- DATA TO USE
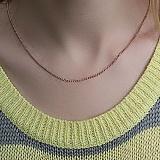 Серебряная цепочка позолоченная Отелло, 2 мм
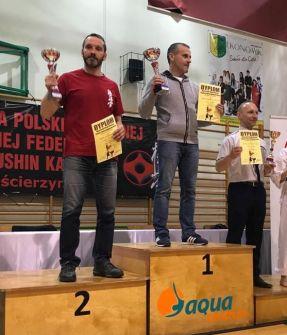 MPPS Kościerzyna 2018
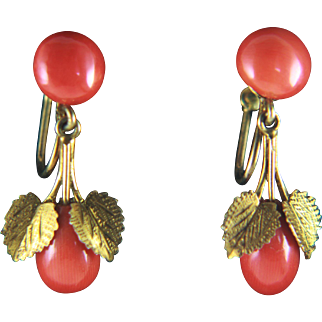 835 Silver Gold Plated Red Coral Screw Back Earrings
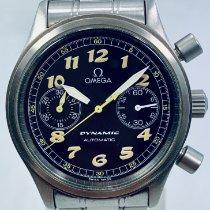 Omega Dynamic Chronograph Steel Black United States of America, California, Marina del Rey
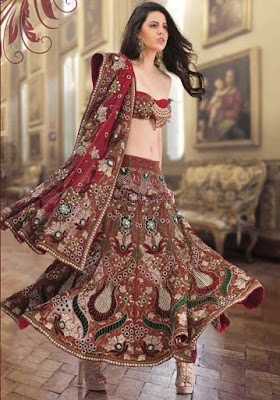 indian-bridal-lehenga-choli-fashion-designs-2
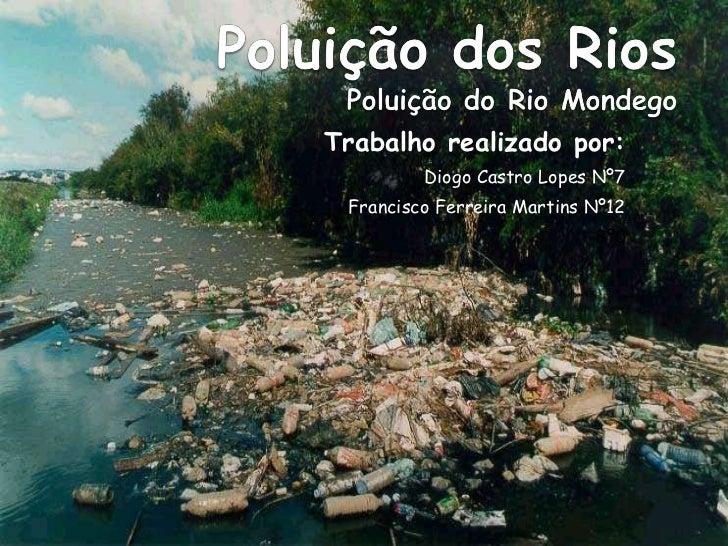 Trabalho realizado por: Diogo Castro Lopes Nº7 Francisco Ferreira Martins Nº12 8ºC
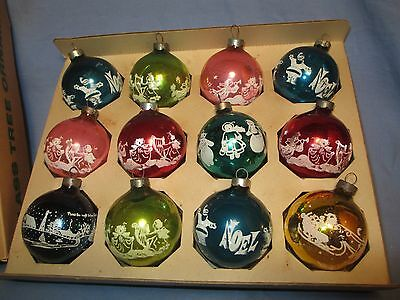 12 Matching,Vintage Stenciled Glass Ornaments /   SE 195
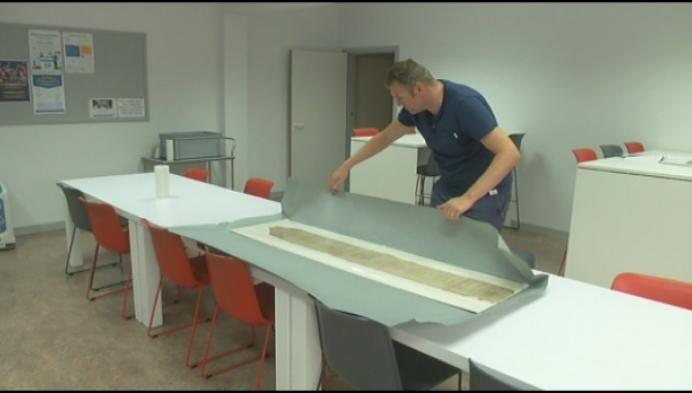 Waardevol perkament uit 15e eeuw gerestaureerd
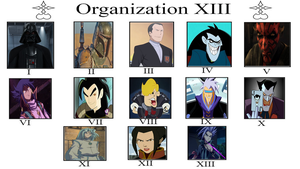 Mythic Hearts Organization XIII Meme by MarioFanProductions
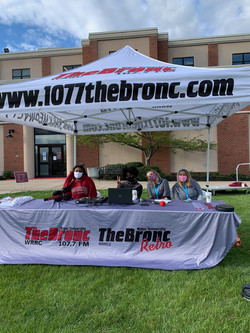 107.7 The Bronc Radio at Earth Day 2021
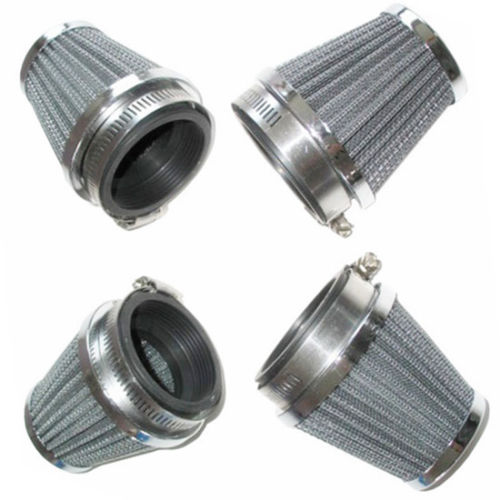 4x Motorcycle Air Filters 54mm For Yamaha -XS650 1970-1983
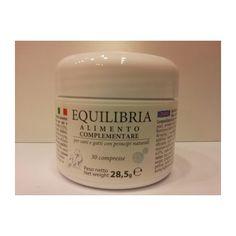 Marpet - EQUILIBRIA 30 CPR - PER CANI CON ANSIA E STRESS 22,90 €. #alimentoantistresscane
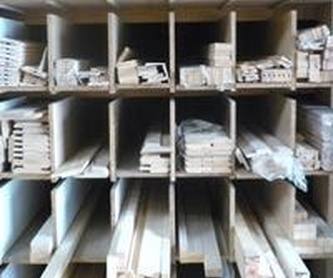 Tablones: Catálogo de Maderas Morán
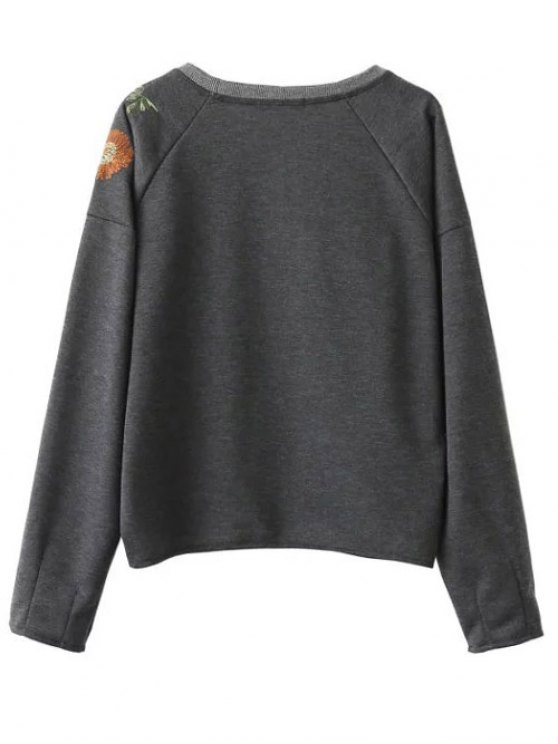 Embroidered Raglan Pullover Sweatshirt - GRAY L Mobile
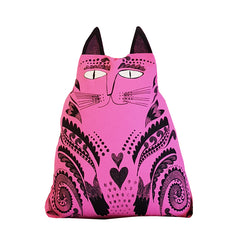 Lush Designs 60s style pink cat-shaped kitty cushion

- PROBLEM REQUIREMENTS
Word for word, restate all of the records. Exclude the pictures.

- RESULT FOR THIS EXERCISE
 Серебряная цепочка позолоченная Отелло, 2 мм
 MPPS Kościerzyna 2018
 835 Silver Gold Plated Red Coral Screw Back Earrings
 Omega Dynamic Chronograph Steel Black United States of America, California, Marina del Rey
 indian-bridal-lehenga-choli-fashion-designs-2
 Trabalho realizado por: Diogo Castro Lopes Nº7 Francisco Ferreira Martins Nº12 8ºC
 12 Matching,Vintage Stenciled Glass Ornaments /   SE 195
 Waardevol perkament uit 15e eeuw gerestaureerd
 Mythic Hearts Organization XIII Meme by MarioFanProductions
 107.7 The Bronc Radio at Earth Day 2021
 4x Motorcycle Air Filters 54mm For Yamaha -XS650 1970-1983
 Marpet - EQUILIBRIA 30 CPR - PER CANI CON ANSIA E STRESS 22,90 €. #alimentoantistresscane
 Tablones: Catálogo de Maderas Morán
 Embroidered Raglan Pullover Sweatshirt - GRAY L Mobile
 Lush Designs 60s style pink cat-shaped kitty cushion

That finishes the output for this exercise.